What are your rules for your children, when it comes to playing in the neighborhood? Do you allow your kids to visit nearby parks without you?


  1. Daria says:

    Tough one. I’m struggling with what is good for building independence and where the line is for safety. I”m realizing the Jessica thing has affected me more than I thought. Now every time my kids head out the door I wonder if they are going to be hurt by a stranger. Weird for me and I don’t like it.

    If the siblings are together I feel much more comfortable than solo wanderings. At least I feel someone is there to get help if something goes wrong.

    But, yes, I’ve let the kids go to the park without me for 30min at a time. I give them my phone and make them call when they get there and call when they leave.

    I am SO not a helicopter mom, so this anxiety is really getting to me…

    Good call on turning around mama!!

    1. Laura says:

      That’s exactly it, Daria – I’m sure the danger has always been there lurking, but having a child abducted and murdered practically in your backyard has changed our whole city.

  2. Loretta says:

    Eeks! So glad Pablo was quickly located. I know those few moments of wondering where they’ve gone are painful and feel like little lifetimes whizzing by.

    I always had a hard time deciding how far was close enough that I would let the kids play without one of us and how far was truly absolutely too far. Finding a balance between happy kids and spazzing out mom was always difficult for me (still is difficult for me) Even when we lived in the fenced apartment/townhouse community and the playground was part of the community I had a hard time letting the kids go there on their own, I made them come back home to check in frequently …

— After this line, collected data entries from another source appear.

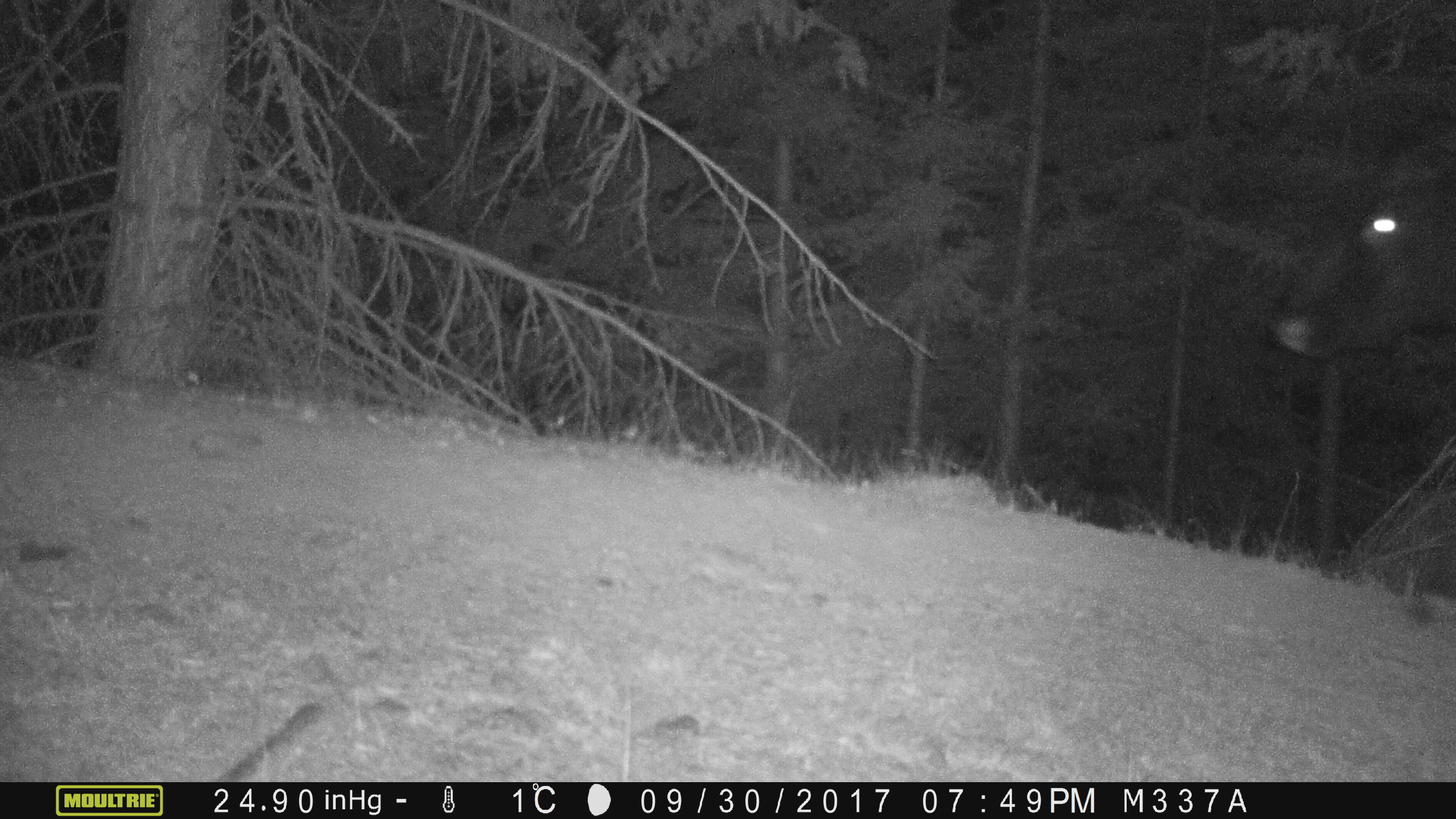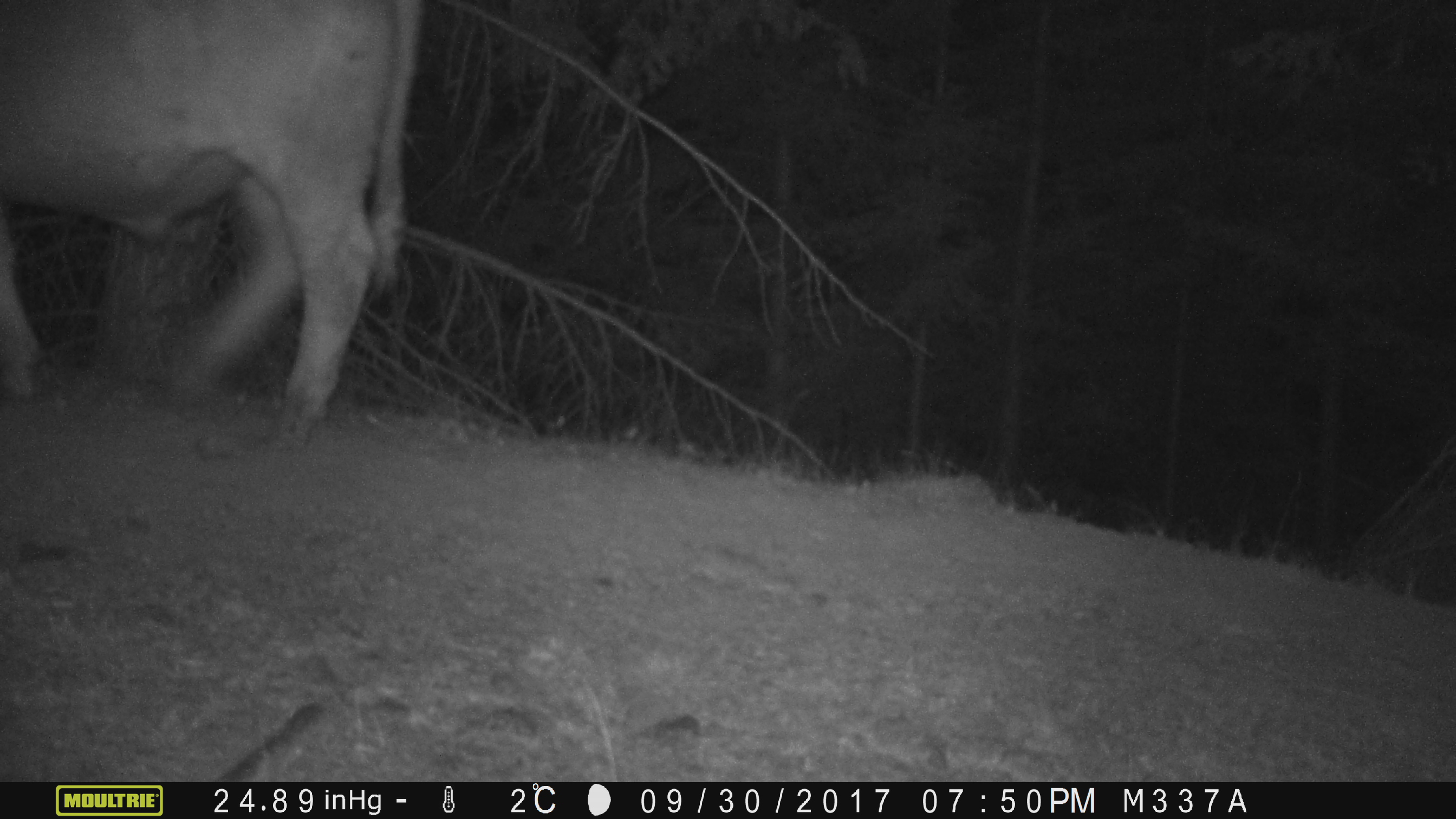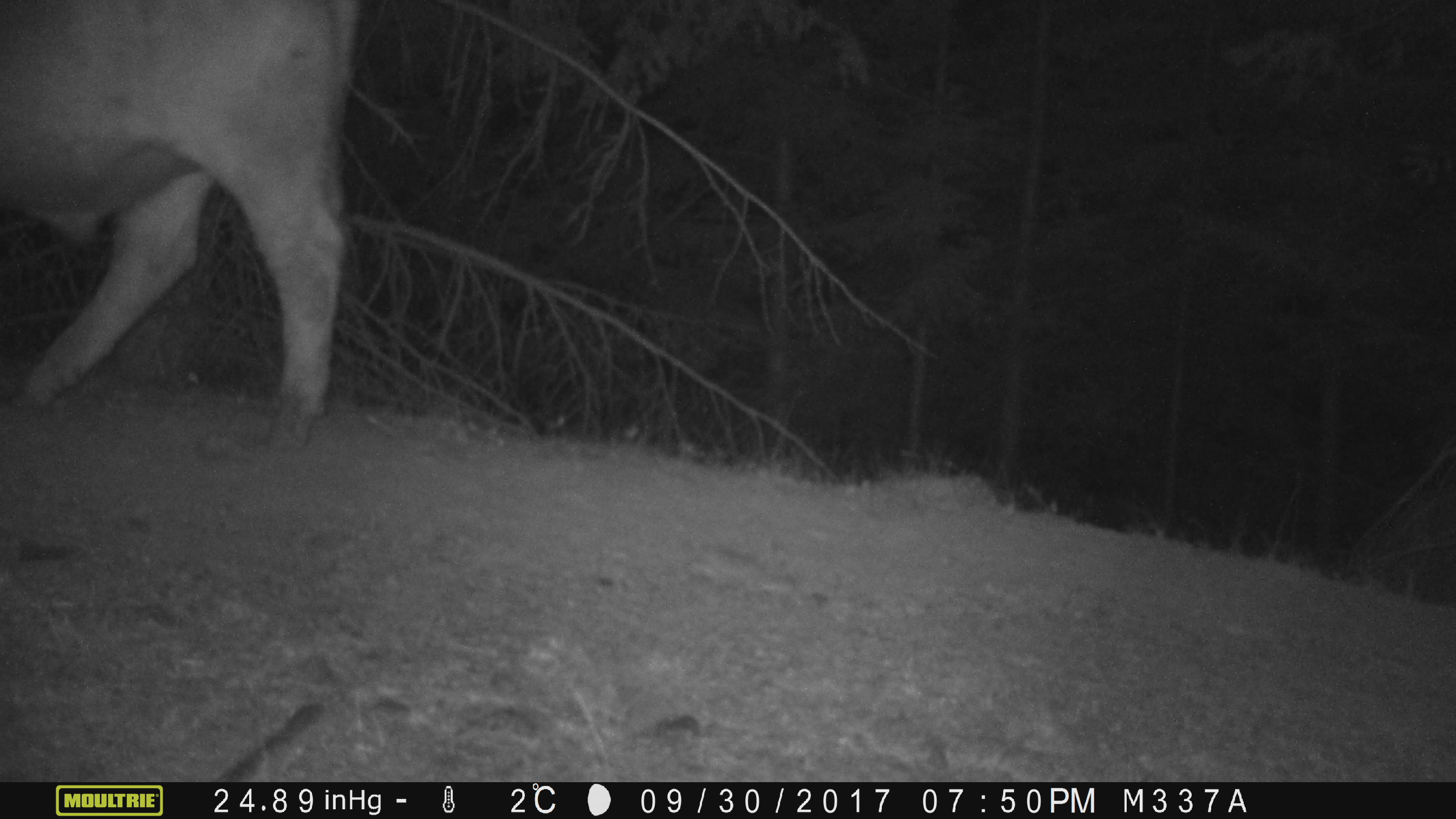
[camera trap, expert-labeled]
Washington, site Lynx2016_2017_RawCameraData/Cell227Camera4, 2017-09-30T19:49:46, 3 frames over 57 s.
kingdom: Animalia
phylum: Chordata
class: Mammalia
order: Artiodactyla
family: Bovidae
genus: Bos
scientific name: Bos taurus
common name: domestic cattle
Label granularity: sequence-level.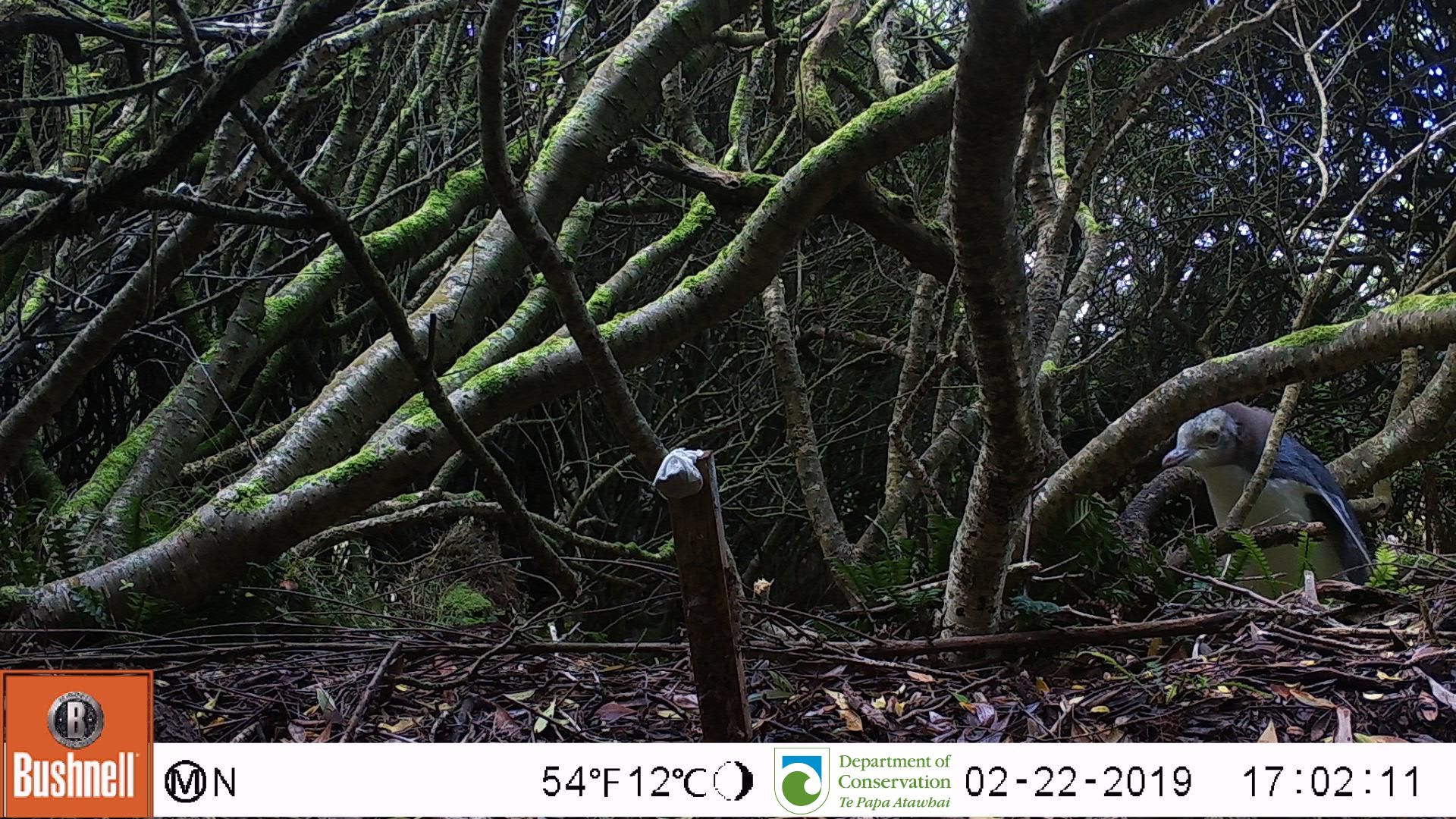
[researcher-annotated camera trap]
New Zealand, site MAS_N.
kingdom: Animalia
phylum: Chordata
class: Aves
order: Sphenisciformes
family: Spheniscidae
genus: Megadyptes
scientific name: Megadyptes antipodes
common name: yellow-eyed penguin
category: yellow eyed penguin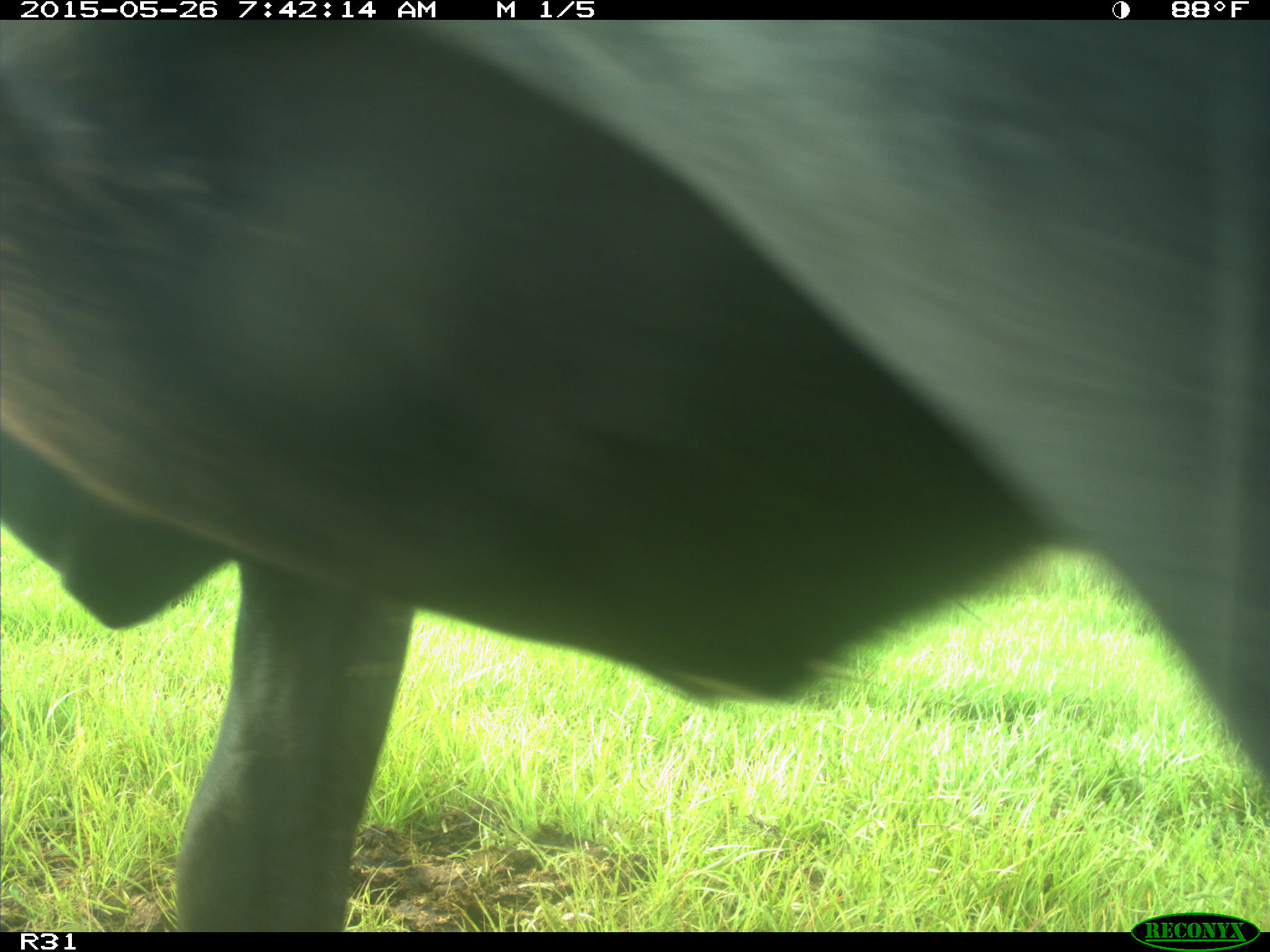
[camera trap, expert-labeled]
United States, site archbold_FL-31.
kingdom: Animalia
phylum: Chordata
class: Mammalia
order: Artiodactyla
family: Bovidae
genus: Bos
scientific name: Bos taurus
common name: domestic cow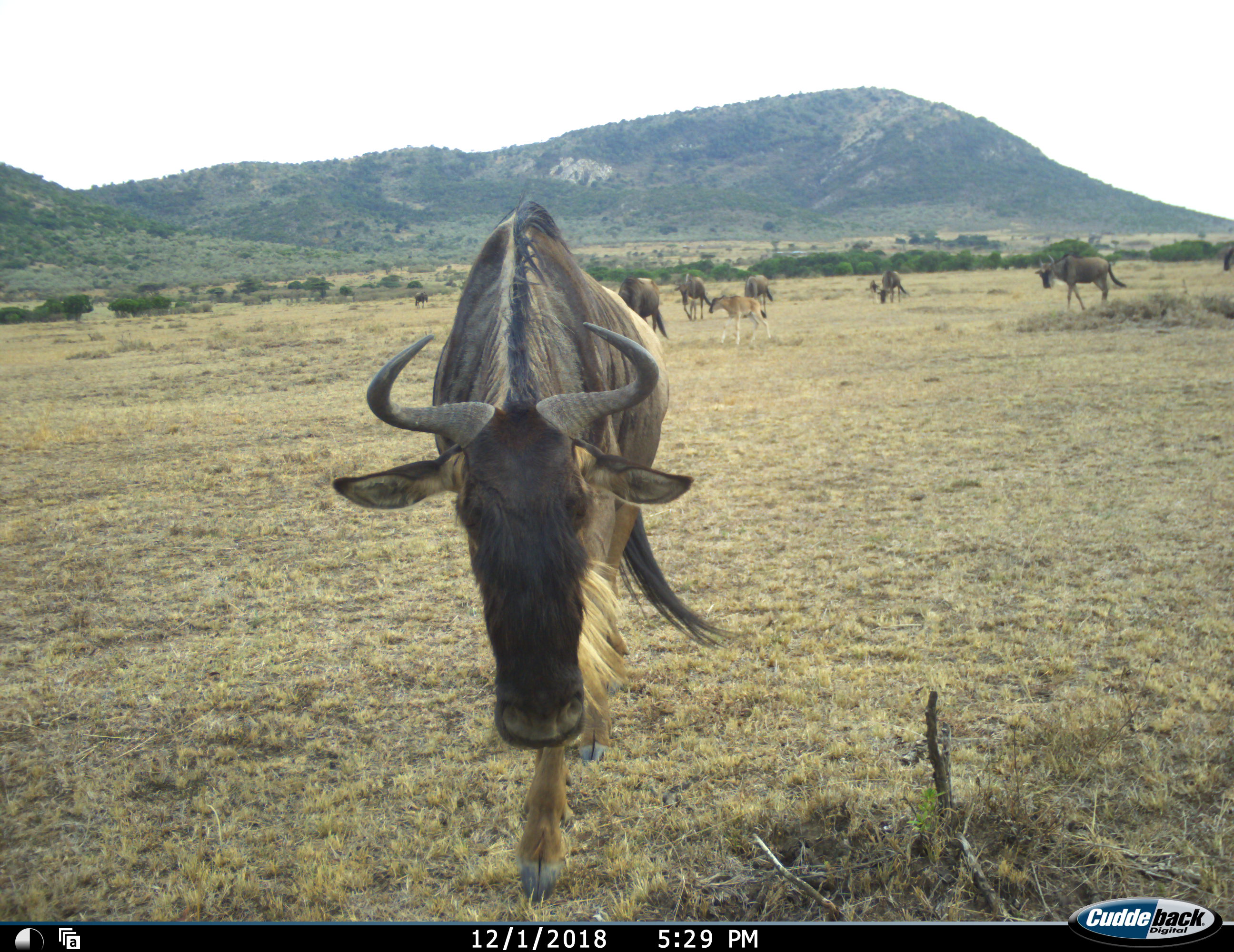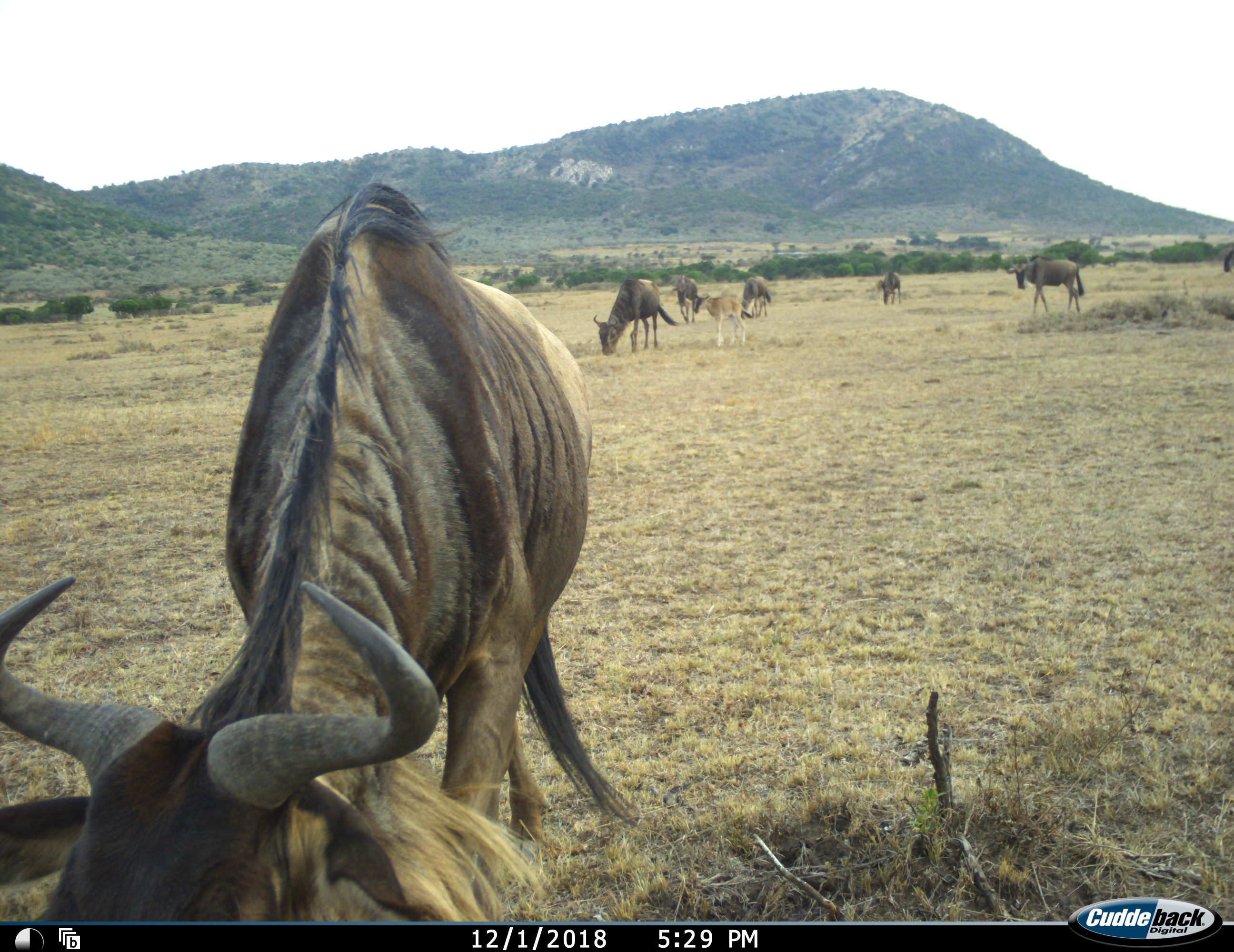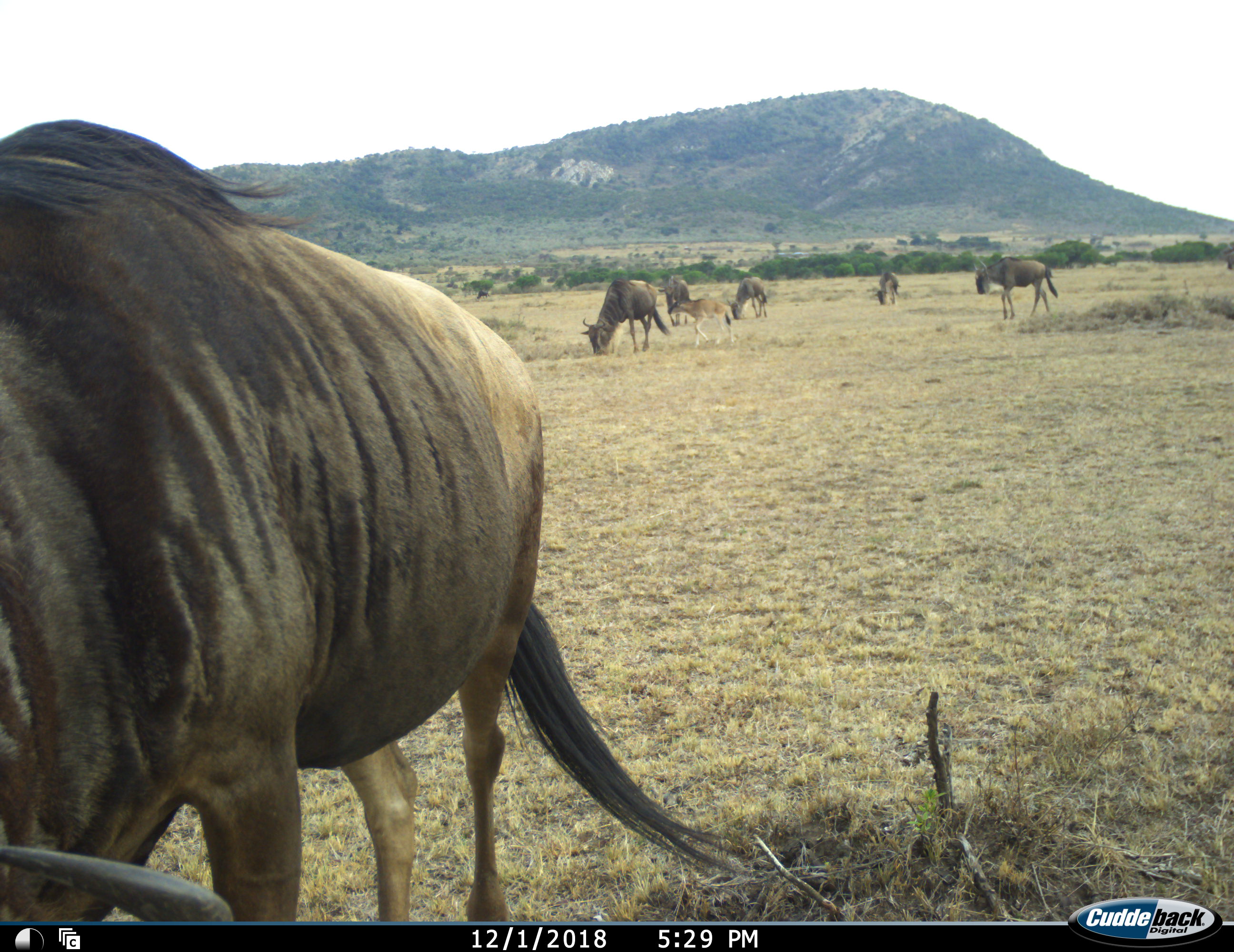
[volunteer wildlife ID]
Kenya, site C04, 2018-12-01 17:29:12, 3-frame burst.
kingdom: Animalia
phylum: Chordata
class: Mammalia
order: Artiodactyla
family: Bovidae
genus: Connochaetes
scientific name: Connochaetes taurinus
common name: common wildebeest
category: wildebeest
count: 8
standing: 40%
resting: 0%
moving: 100%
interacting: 0%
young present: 80%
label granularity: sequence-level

    Maybe if the park he wants to visit is super nearby with no main roads to cross to get to it and a sibling goes with it could be something to let them try with a time limitation. I always made the boys take a cell phone with them too (they have their own now, but they didn’t before) it generally made me feel better knowing they had the phone if they needed something and I told them to call me when they walking back.

    1. Laura says:

      And that’s the thing, Retta – it’s not like it SHOULD be unsafe. He’s going to be TEN, for cryin’ out loud. I think I MIGHT be able to allow them to go in a group – maybe. I don’t know. Like Daria said, we were changed by the abduction of Jessica Ridgeway. It’s hard to want to let your kids out of your sight these days.

  3. Amy Lynn says:

    My brother has a tracking device for his kids. It’s a really good one. They tried it out in a football stadium. I’ll get the name and text it to you. Mother’s intuition is some crazy shit! Way to go Mama! You are amazing!

    1. Laura says:

      AWESOME, Amy – please do. We’d be very interested.

  4. Kim in Salt Lake City says:

    Holy cats! How scary! I’m so very glad it all turned out OK!

  5. Karen says:

    Aw man I’m so glad you had that intuition to turn around! How scary. I’m so glad he’s okay.